→ **WHAT TO WORK ON**
Leaving out the images, repeat all the lines below exactly.

----- DATA EXCERPTS

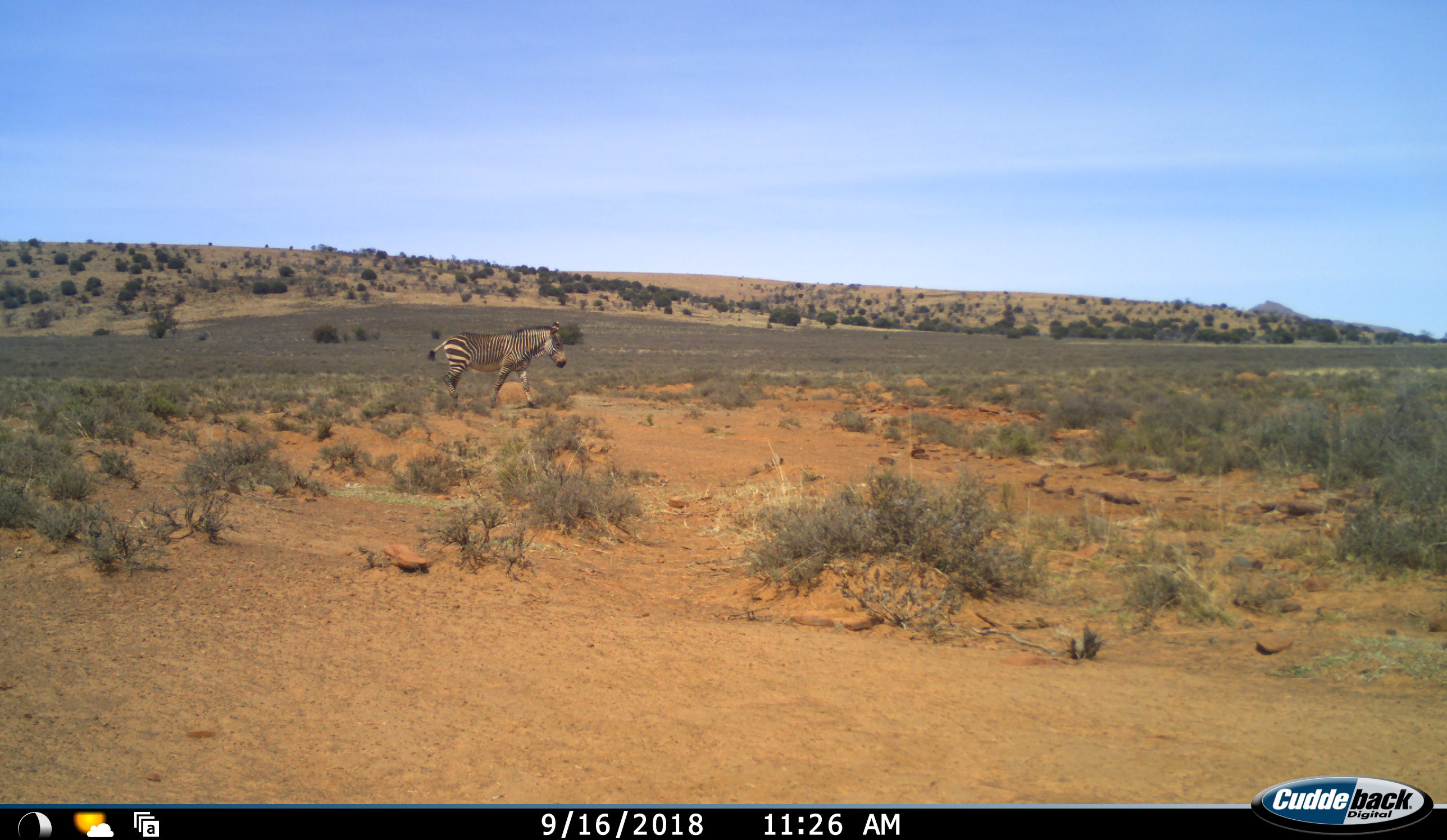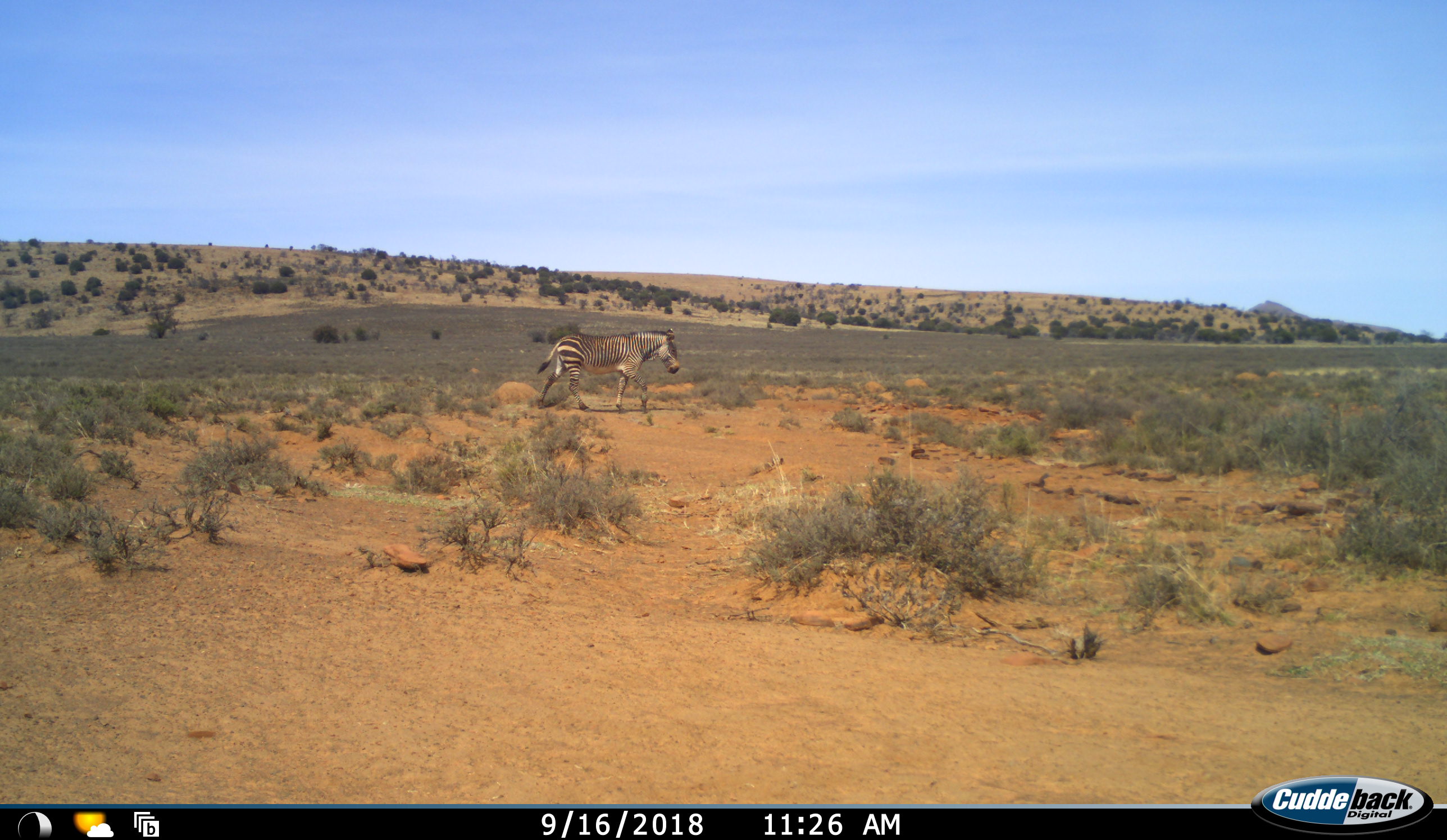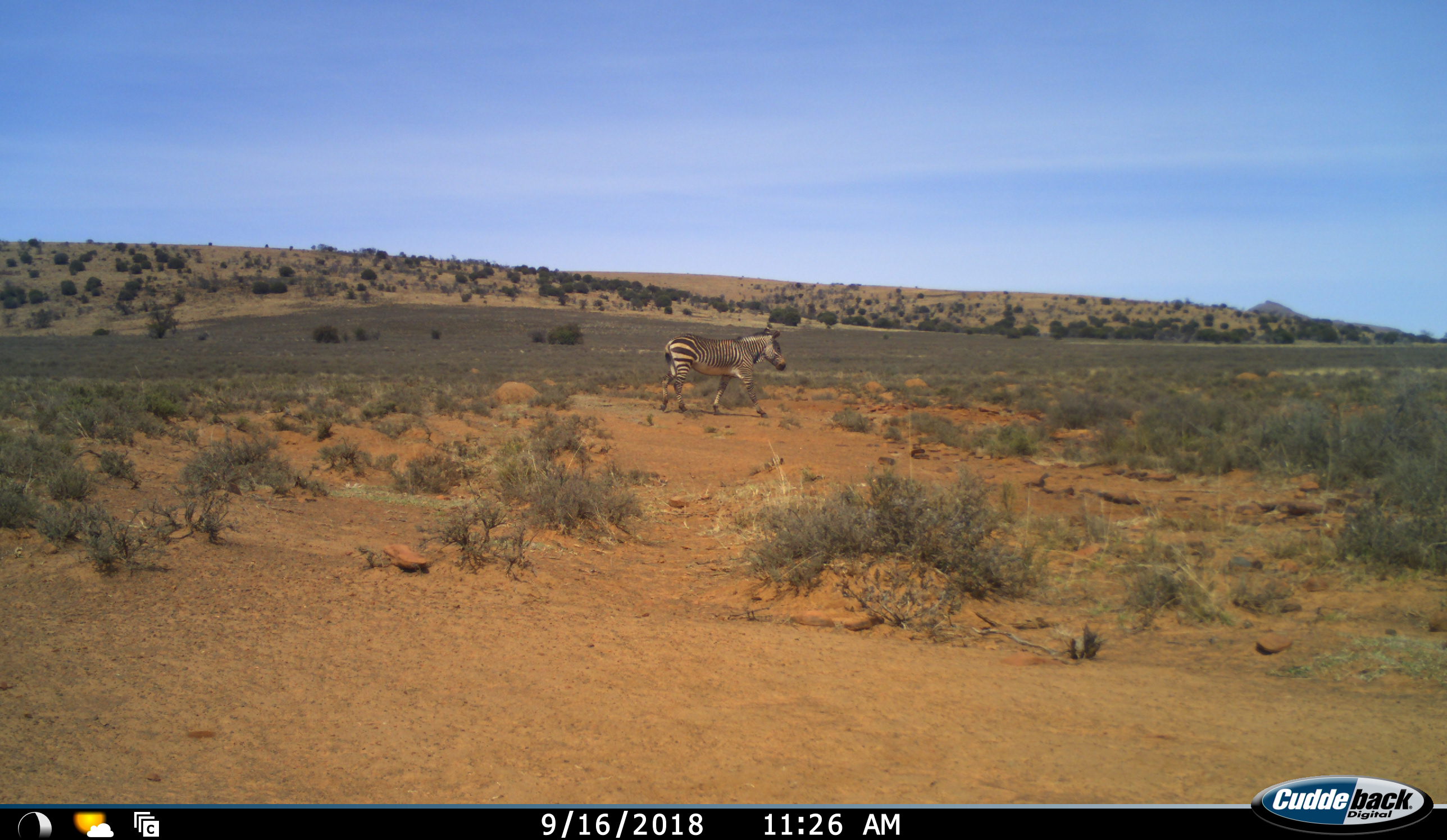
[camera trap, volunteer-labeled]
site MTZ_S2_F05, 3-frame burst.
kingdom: Animalia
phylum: Chordata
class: Mammalia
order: Perissodactyla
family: Equidae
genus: Equus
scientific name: Equus zebra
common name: mountain zebra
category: zebramountain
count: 1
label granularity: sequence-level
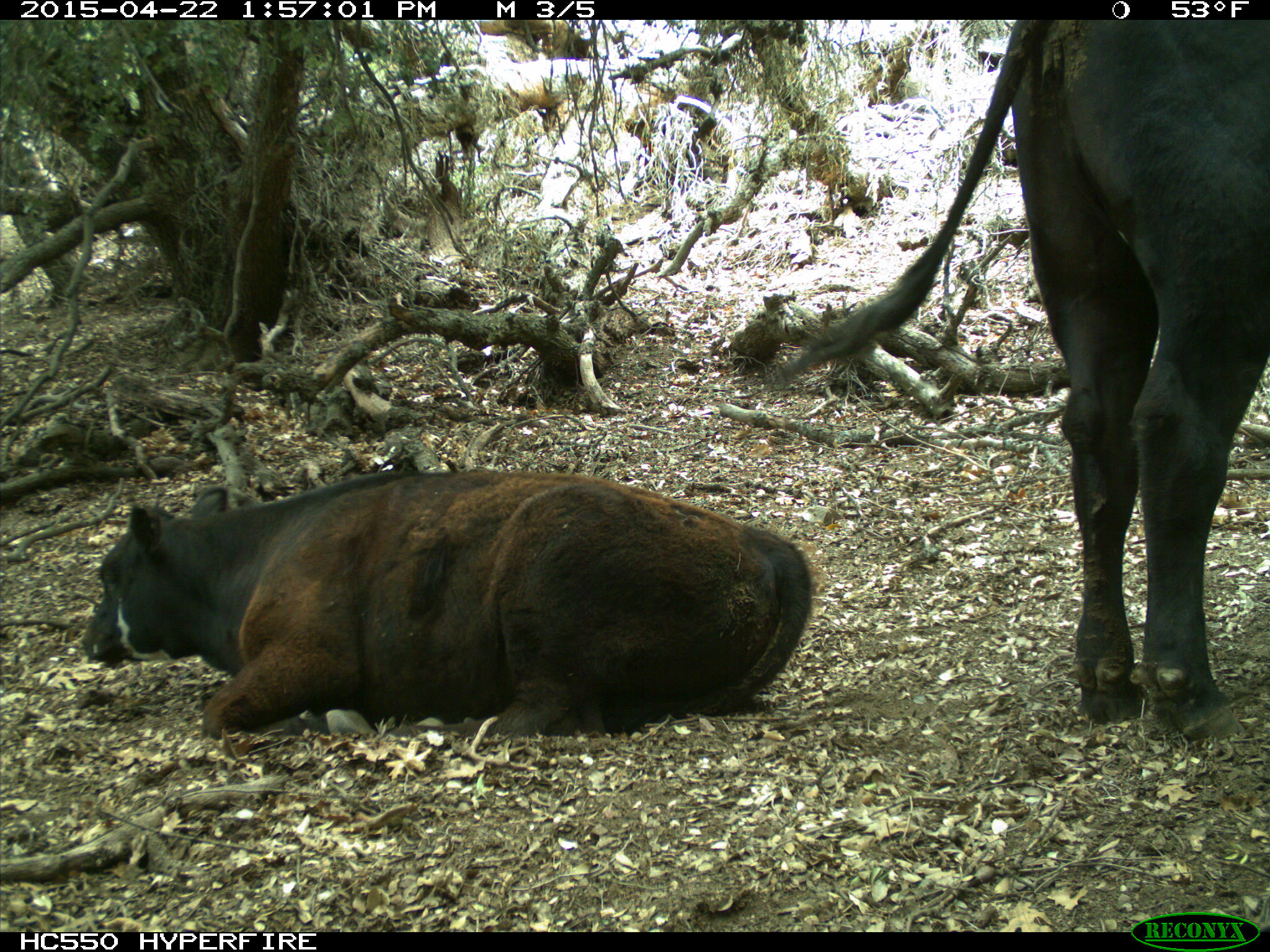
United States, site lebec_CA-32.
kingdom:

----------

→ **RESPONSE TO THE EXERCISE**
[camera trap, volunteer-labeled]
site MTZ_S2_F05, 3-frame burst.
kingdom: Animalia
phylum: Chordata
class: Mammalia
order: Perissodactyla
family: Equidae
genus: Equus
scientific name: Equus zebra
common name: mountain zebra
category: zebramountain
count: 1
label granularity: sequence-level
United States, site lebec_CA-32.
kingdom:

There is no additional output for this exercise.